High level programming languages are only an illusion (albeit a good one) but good engineers remember that illusion is an illusion.

threethirtytwo 10 hours ago||
When people communicate they speak in terms of the overwhelming generality of reality. There's always at least one guy that is an extreme exception.

I can tell you this, the person you're replying to comes from the overwhelming majority/generality. You, on the other hand, are that one guy.

Of course even my comment is a bit general. You're not "one" guy literally. But you are an extreme minority that is small enough such that common English vernacular in software does not refer to you.

cyclopeanutopia 10 hours ago||
Thank you.
hun3 10 hours ago|||
You can write unambiguous (UB-free) code and the compiler's output will be deterministic. There will even be a spec that explains how your source maps to your program's behavior. LLM has neither.

Also, if you need to control performance, you still need to know how CPU cache and branch prediction works, both of which exists at the abstraction level of assembly.

orblivion 11 hours ago|||
Compilers are a layer of abstraction that we can ask another human about. Some human is there taking care of it. Until we get to the point where we trust AI with our survival it would be good to be able to audit the entire stack.
andsoitis 11 hours ago||
any human can read the code an AI produces.
cyclopeanutopia 10 hours ago|||
Nope, not anymore. Many already forgot how to do that and it's not a joke.

And putting aside the vanishing skill, there is also an issue of volume.

daemin 1 hour ago|||
I agree that the problem is volume, even more so than correctness.
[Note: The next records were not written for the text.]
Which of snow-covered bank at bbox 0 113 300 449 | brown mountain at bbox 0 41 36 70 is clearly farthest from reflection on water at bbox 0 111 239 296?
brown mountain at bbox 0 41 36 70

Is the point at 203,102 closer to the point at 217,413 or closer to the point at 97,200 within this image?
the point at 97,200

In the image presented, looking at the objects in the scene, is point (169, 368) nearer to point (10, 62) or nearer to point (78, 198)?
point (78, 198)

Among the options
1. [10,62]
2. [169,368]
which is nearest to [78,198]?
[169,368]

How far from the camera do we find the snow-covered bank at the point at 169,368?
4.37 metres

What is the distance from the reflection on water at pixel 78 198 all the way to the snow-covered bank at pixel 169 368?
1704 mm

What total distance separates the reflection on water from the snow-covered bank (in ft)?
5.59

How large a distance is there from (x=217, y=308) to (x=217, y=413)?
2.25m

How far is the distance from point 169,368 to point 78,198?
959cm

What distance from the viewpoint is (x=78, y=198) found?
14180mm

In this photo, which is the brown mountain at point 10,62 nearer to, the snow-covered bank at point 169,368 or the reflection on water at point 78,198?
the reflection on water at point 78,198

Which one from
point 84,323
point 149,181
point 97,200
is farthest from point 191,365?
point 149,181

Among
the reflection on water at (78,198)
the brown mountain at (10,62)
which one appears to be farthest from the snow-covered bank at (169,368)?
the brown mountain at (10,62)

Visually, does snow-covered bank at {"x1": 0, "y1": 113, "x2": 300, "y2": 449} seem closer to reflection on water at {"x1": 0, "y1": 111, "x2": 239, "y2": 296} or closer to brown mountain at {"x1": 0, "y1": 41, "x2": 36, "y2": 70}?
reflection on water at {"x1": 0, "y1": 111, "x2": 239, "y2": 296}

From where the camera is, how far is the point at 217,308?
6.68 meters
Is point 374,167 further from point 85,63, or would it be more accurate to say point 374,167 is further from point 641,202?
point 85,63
All that LLMs and other generative models have done is enable an order of magnitude more stuff to be created cheaply. This then puts the onus and cost on the consumer of that output, hence why everyone is exhausted after a day of work that just involves looking over output. This volume of output will cause people to stop looking at all of the output and just trust the randomly generated code, and in time the quality will suffer.

traderj0e 5 hours ago||||
You could say the same thing about compiled code, actually it's worse because anything a compiler spits out is very hard to understand even for those who understand assembly.
daemin 1 hour ago||
You don't need to look at the entire program at the assembly level to figure out parts that you want to optimise or prove for correctness. You do need to look at all the code the LLM generates in order to understand it.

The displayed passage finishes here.